St. Paul would know a thing or two about the virtue of love. The poor guy was beaten, stoned, shipwrecked, abandoned, and left for dead well more than once. Yet, he never hated anyone after his conversion. Nowhere in any of his letters does the emotion of hatred at an individual come through. Challenging individuals and groups to conversion to Christ? Absolutely. But never borne in hatred. He had every reason to hate others who treated him so cruelly. But his choice was that of Jesus Christ, and him crucified. Which gives us another famous verse, not from a song, but from Scripture, “Father, forgive them, for they know not what they do.” It’s a great spiritual advantage when even Jesus seems to make excuses for the bad choice of crucifying him.
In St. Paul’s very familiar verse found at the end of chapter 13, 1st Corinthians, and found also in the Liturgy of the Word at many weddings, in faith, hope, and love he gives us the triad of theological virtues, correctly naming the greatest one. Love is superior to all other human actions and emotions. Before all else, it is the virtue that defines God, and all those who do his will. It’s the virtue that will cancel a multitude of sins. So, if you haven’t been to Confession in quite some time, go and perform some profound acts of love for the right reasons, and you will, according to Scripture, which is 100% believable, cancel a whole bunch of dirty spots on our souls. And then go to Confession still.
After love, we have a tie for the 2nd greatest virtue; faith and hope. Faith allows us the capacity to address the trials of everyday life, giving us the incredible truth of Someone to believe in who invites to a better lasting place than here. How many times have we heard it said, “I don’t know where I would be without my faith!”
Faith will move mountains, meaning this theological virtue has the force to make entire towns, cities, and nations places where love for neighbor is more present and more powerful than hating enemies. Faith in God as a whole will raise up any population or gathering of people to its highest form of humanity, whereas the absence of faith in God will lead to sub-human actions where people tear each other apart. Which is why removing religion and religious symbols from open, public display, which our Founding Fathers never promoted, is so abhorrent and spiritually dangerous for a city or nation. Today, it seems we’re seriously misguided and way overconcerned for offending individuals, instead of being concerned what removing God from the public square will do to a city or nation’s heart and soul. May we prefer to move mountains the proper way.
And then there’s the 3rd theological virtue. The virtue of the Transfiguration of Christ on the holy mountain before 3 chosen Apostles. The virtue of hope. As we know how the story goes for these three, they’re going to need hope, just as we do.

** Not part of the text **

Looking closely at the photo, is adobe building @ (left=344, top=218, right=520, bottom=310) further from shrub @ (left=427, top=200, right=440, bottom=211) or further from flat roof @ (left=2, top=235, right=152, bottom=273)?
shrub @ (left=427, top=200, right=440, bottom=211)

Out of faith, hope, and love, hope is the most forward-looking of the three. Hope is believing there’s a reward at the end of this Christian rainbow. That all our Christian actions and words that we do and speak in the present are worth all the efforts of having faith and sharing love. That in our free will cooperation with God’s grace and favor upon us, there’s something ahead of us that will result in lasting satisfaction for our souls. And, when Jesus returns for an encore, for our bodies also.
Maybe on the mountain of transfiguration, the faith of the 3 Apostles in Christ deepened. And most likely they walked away from the experience, on their way down the mountain, with much deeper love for their Savior. But one thing’s for sure; their hope went off the charts. It broke the thermometer that measured their joy. Their hope that a greater life has been prepared for us was fully realized in that moment. Which explains why Peter wanted to build three tents and remain up there on an extended vacation from the world.
Hope is the virtue we need when doubt starts to creep in and become creepier, making us question whether the Cross and Resurrection are the real deal. Is it a dream, or is it a real vision on the mountain for these 3 Apostles who are mere fishermen? Is it a panic attack taking place up there, or is the voice really telling them to listen to his Son?
The opposite of hope is despair. And despair is the tool of the Devil. We Christians have no room for despair. It flies in the face of all that Christ has won for us.
Allow the theological virtue of hope to sustain us in our daily Christian living. The Transfiguration of the Lord belongs not only to Peter, James and John, sustaining them in being the first ones to spread the faith and grow God’s Church. This holy event belongs to each of us, providing us a visual of what God has prepared for those who love him.
Our hope is not grounded in this world. Our hope is lived out with joy in the present, but hope looks past all present trials, and keeps one eye on the forward-looking Transfiguration of Christ.